The task:
The records that follow should be retyped word for word.

--- start Records for this task ---

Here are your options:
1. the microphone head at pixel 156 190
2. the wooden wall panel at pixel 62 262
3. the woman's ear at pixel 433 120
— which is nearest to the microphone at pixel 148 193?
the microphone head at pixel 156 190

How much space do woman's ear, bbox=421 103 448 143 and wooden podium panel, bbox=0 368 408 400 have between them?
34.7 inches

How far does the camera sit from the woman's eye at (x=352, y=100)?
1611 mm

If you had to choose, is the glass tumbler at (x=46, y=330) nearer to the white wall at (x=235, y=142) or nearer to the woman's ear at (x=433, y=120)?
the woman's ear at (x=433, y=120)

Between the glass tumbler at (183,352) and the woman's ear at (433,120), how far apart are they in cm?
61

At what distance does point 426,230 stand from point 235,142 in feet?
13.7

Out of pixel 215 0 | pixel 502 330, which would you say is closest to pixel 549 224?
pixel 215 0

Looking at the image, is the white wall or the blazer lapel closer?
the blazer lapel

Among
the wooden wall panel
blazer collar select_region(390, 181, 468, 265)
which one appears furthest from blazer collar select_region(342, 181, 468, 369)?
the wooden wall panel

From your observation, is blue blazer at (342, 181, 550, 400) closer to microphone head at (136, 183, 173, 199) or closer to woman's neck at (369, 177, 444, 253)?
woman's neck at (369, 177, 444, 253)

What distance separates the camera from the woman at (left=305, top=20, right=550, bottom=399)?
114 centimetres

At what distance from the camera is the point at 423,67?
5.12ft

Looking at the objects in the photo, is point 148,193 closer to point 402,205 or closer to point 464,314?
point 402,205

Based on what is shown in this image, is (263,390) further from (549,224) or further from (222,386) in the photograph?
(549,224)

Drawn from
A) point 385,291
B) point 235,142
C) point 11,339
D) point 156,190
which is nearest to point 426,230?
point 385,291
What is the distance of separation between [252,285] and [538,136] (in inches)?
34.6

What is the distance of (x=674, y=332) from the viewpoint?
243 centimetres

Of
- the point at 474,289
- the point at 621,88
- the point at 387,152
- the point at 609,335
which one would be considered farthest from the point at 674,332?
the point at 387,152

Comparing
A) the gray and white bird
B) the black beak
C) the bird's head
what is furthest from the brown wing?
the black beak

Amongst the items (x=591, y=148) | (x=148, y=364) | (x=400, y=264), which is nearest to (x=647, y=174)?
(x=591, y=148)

--- end Records for this task ---

Solution for this exercise:
Here are your options:
1. the microphone head at pixel 156 190
2. the wooden wall panel at pixel 62 262
3. the woman's ear at pixel 433 120
— which is nearest to the microphone at pixel 148 193?
the microphone head at pixel 156 190

How much space do woman's ear, bbox=421 103 448 143 and wooden podium panel, bbox=0 368 408 400 have between them?
34.7 inches

How far does the camera sit from the woman's eye at (x=352, y=100)?
1611 mm

If you had to choose, is the glass tumbler at (x=46, y=330) nearer to the white wall at (x=235, y=142) or nearer to the woman's ear at (x=433, y=120)?
the woman's ear at (x=433, y=120)

Between the glass tumbler at (183,352) and the woman's ear at (433,120), how far apart are they in cm?
61

At what distance does point 426,230 stand from point 235,142 in feet?
13.7

Out of pixel 215 0 | pixel 502 330, which would you say is closest to pixel 549 224?
pixel 215 0

Looking at the image, is the white wall or the blazer lapel closer?
the blazer lapel

Among
the wooden wall panel
blazer collar select_region(390, 181, 468, 265)
which one appears furthest from blazer collar select_region(342, 181, 468, 369)?
the wooden wall panel

From your observation, is blue blazer at (342, 181, 550, 400) closer to microphone head at (136, 183, 173, 199) or closer to woman's neck at (369, 177, 444, 253)?
woman's neck at (369, 177, 444, 253)

What distance separates the camera from the woman at (left=305, top=20, right=550, bottom=399)?
114 centimetres

At what distance from the camera is the point at 423,67?
5.12ft

Looking at the objects in the photo, is point 148,193 closer to point 402,205 or closer to point 464,314?
point 402,205

Based on what is shown in this image, is (263,390) further from (549,224) or further from (222,386) in the photograph?
(549,224)

Drawn from
A) point 385,291
B) point 235,142
C) point 11,339
D) point 156,190
which is nearest to point 426,230?
point 385,291
What is the distance of separation between [252,285] and [538,136] (in inches)?
34.6

What is the distance of (x=674, y=332) from the viewpoint?
243 centimetres

Of
- the point at 474,289
- the point at 621,88
- the point at 387,152
- the point at 609,335
which one would be considered farthest from the point at 674,332?
the point at 387,152

Comparing
A) the gray and white bird
B) the black beak
C) the bird's head
what is furthest from the brown wing?
the black beak

Amongst the items (x=591, y=148) | (x=148, y=364) | (x=400, y=264), which is nearest to (x=647, y=174)?
(x=591, y=148)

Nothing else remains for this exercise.